When I was a school chorister at the school I attended for sixth form, we got teased a lot for being geeky- none of the cool kids did choir in my year. Still, in Upper Sixth, the senior choristers got invited to black tie dinner for School Founders Day- it was a religious occasion. No one else did. There were 4 of us girls and we were so excited about the chance to dress up & be special for once with the few equally nerdy choir boys. It's not like we went to many parties. It was the one perk we'd looked forward to. Except our UVI year was some "anniversary year" and instead of an exclusive special dinner they did some mass attendee canape reception with the school patron the Duchess of Gloucester which the whole choir was required to attend. In cassocks. Still livid. Still hate the Duchess of Gloucester.
Also my year 1 teacher was a cow. We had to go up to her to get our activity book marked. She was taking reading groups and I was shooed away each time I went near her. I was incredibly shy AND a goodie goodie. I couldn't assert myself at 5 and I was too scared of her temper to go on ahead. Ages later she saw I'd only done one page and went bananas anyway. Same horrid bitch used to complain I read too much, too and got through the levels too fast. My mum, for all her faults was utterly horrified when I revealed some of the stuff that happened in that class years later and believed me. She'd have believed me at the time, too but I was too ashamed to tell her - and she is still very upset about it.That teacher did me so much damage, I am still affected. Fuck you, Mrs Parker. I'm not sorry your marriage broke down, your longed for adoption got called off last minute because of your divorce, you broke your back and spent time in a wheel chair and then had a nervous break down you miserable, unhinged bitch. The damage you did has lasted a life time and you deserve to know how it feels.

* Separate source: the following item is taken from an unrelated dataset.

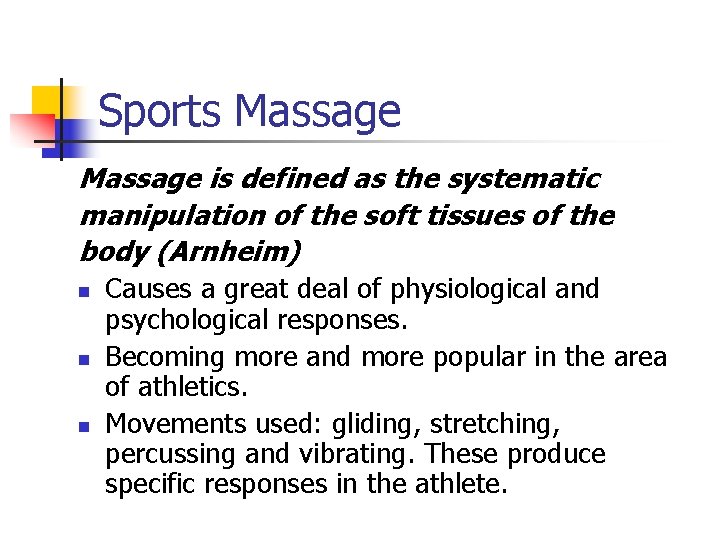 Sports Massage

Massage is defined as the systematic manipulation of the soft tissues of the body (Arnheim)

- Causes a great deal of physiological and psychological responses.
- Becoming more and more popular in the area of athletics.
- Movements used: gliding, stretching, percussing and vibrating. These produce specific responses in the athlete.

We also had a vile teacher in upper juniors who would take yr3-6 registration. We got registered all together before assembly with a teacher. Late comers came in during assembly and teachers kept an eye on it but didn't usually blame the kids. This teacher would get angry and lay into and interrogate 8/9 year olds about things beyond their control like traffic, family morning routines, complicated multi-school school runs etc. She'd never have dared do that to the parents. I remember even at 10 feeling disgusted. Same witch also played favourites. The mum of a non-favourite overheard the disparity in treatment once and managed to catch her out. It improved after that. 
The same child in my year won every "treat" going. School were perfectly aware of Josie* always winning prizes for fun things like easter bonnets her mum made (no attempt to look like a kid did it or pick a proper winner) etc and she always got picked to hand out bouquets, help visiting dignitaries cut ribbons etc. Looking back they clearly picked a chocolate box pretty winner/model for the school mag but there was no attempt made to vary it and it was obvious. Very dispiriting and unfair for small children. Her mum always went on school trips, too- other people's parents would offer and never get to go, she always ensured she went and never stood aside to let anyone else have a turn, even when kids cried about it. This stopped when my mum told our yr 4 teacher of "some ill-feeling on the playground amongst both the girls AND their mothers".
A lighter one: Dad was born in 1934, grew up in Wimbledon. Child of the blitz. Aged about 5/6 so early on in the war, his elementary school requested sweet coupons to get the whole school sweets to keep them happy in the shelter in case of a day time air raid. They never had to take shelter, never got their sweets and he NEVER got any recompense for his sweet coupons! He is still bitter!!